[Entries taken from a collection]
<<<<

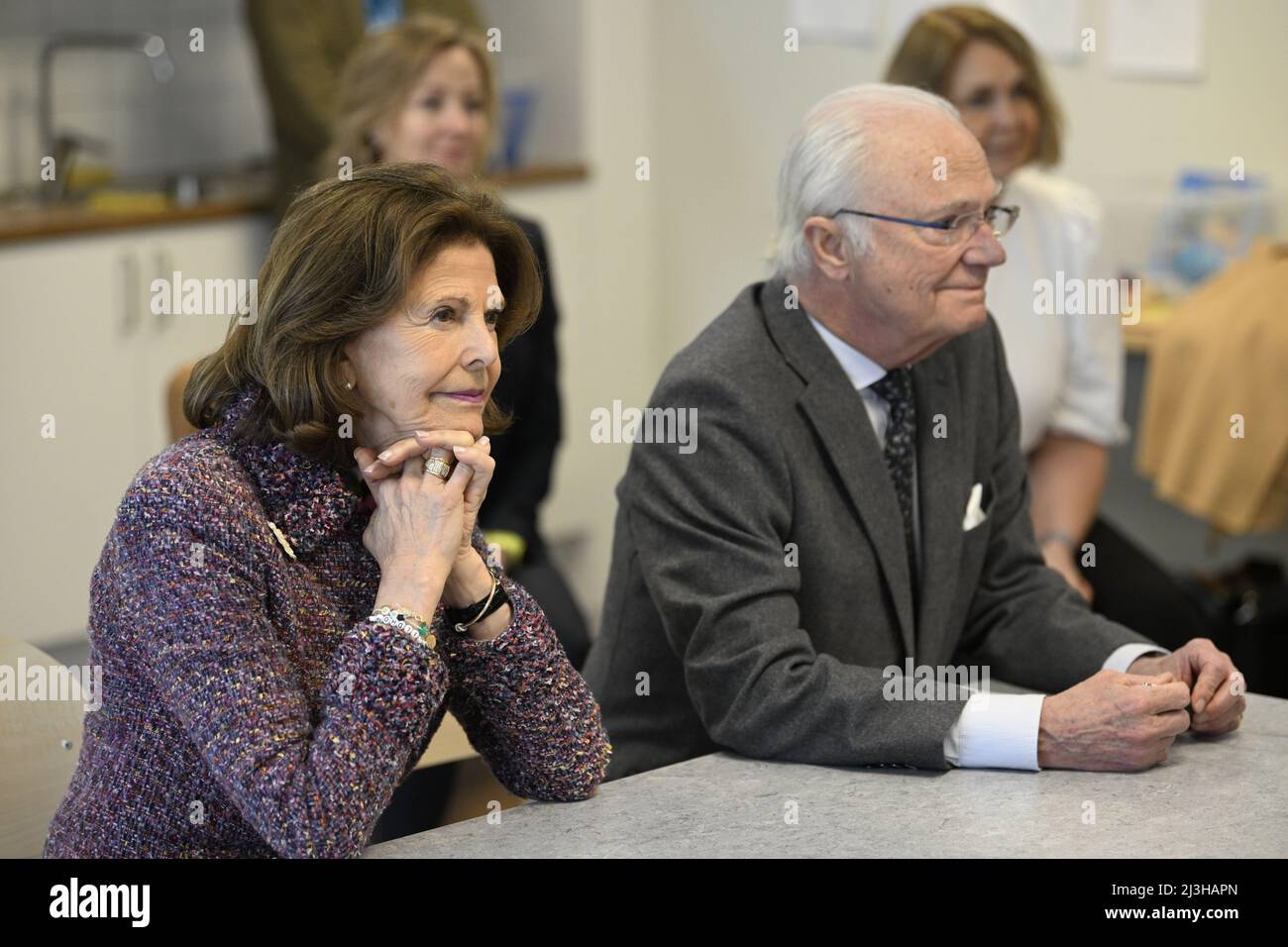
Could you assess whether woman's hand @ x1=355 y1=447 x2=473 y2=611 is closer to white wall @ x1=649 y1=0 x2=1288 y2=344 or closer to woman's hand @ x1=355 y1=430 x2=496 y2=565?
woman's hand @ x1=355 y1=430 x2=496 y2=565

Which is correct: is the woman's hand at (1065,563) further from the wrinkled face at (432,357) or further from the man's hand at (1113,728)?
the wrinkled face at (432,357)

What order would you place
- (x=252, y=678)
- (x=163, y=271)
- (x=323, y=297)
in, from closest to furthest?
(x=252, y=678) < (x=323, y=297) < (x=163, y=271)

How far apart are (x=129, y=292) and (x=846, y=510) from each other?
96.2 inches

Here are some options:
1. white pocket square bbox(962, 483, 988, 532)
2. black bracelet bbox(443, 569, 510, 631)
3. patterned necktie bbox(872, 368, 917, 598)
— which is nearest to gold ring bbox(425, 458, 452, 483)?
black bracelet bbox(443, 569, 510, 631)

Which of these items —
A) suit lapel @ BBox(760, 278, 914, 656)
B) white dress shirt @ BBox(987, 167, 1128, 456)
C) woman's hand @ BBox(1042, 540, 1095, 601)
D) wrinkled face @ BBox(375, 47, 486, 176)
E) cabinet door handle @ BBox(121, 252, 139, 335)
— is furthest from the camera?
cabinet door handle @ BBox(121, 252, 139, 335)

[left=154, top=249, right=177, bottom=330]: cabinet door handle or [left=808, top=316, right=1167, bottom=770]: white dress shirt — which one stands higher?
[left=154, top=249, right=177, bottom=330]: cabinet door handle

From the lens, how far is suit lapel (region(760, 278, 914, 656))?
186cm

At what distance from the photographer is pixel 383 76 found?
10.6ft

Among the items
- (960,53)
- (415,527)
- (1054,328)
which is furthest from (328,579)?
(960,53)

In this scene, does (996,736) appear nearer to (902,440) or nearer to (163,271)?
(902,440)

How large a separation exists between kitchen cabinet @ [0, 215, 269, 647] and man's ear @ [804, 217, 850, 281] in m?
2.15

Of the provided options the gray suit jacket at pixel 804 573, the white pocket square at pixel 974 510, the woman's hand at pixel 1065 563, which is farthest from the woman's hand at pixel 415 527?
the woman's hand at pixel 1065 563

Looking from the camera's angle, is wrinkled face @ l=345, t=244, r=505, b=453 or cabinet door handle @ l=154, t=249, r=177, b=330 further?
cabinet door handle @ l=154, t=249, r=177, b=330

>>>>

Repeat the lines word for word, starting with the line that contains "Which is correct: is" and continuing down through the line that contains "96.2 inches", with both of those lines included.

Which is correct: is the woman's hand at (1065,563) further from the wrinkled face at (432,357) or further from the man's hand at (1113,728)?
the wrinkled face at (432,357)

What order would you place
- (x=252, y=678)
- (x=163, y=271)
- (x=323, y=297)
in, from closest to furthest?
(x=252, y=678) < (x=323, y=297) < (x=163, y=271)

How far apart are (x=129, y=292) and (x=846, y=510) from each other?
96.2 inches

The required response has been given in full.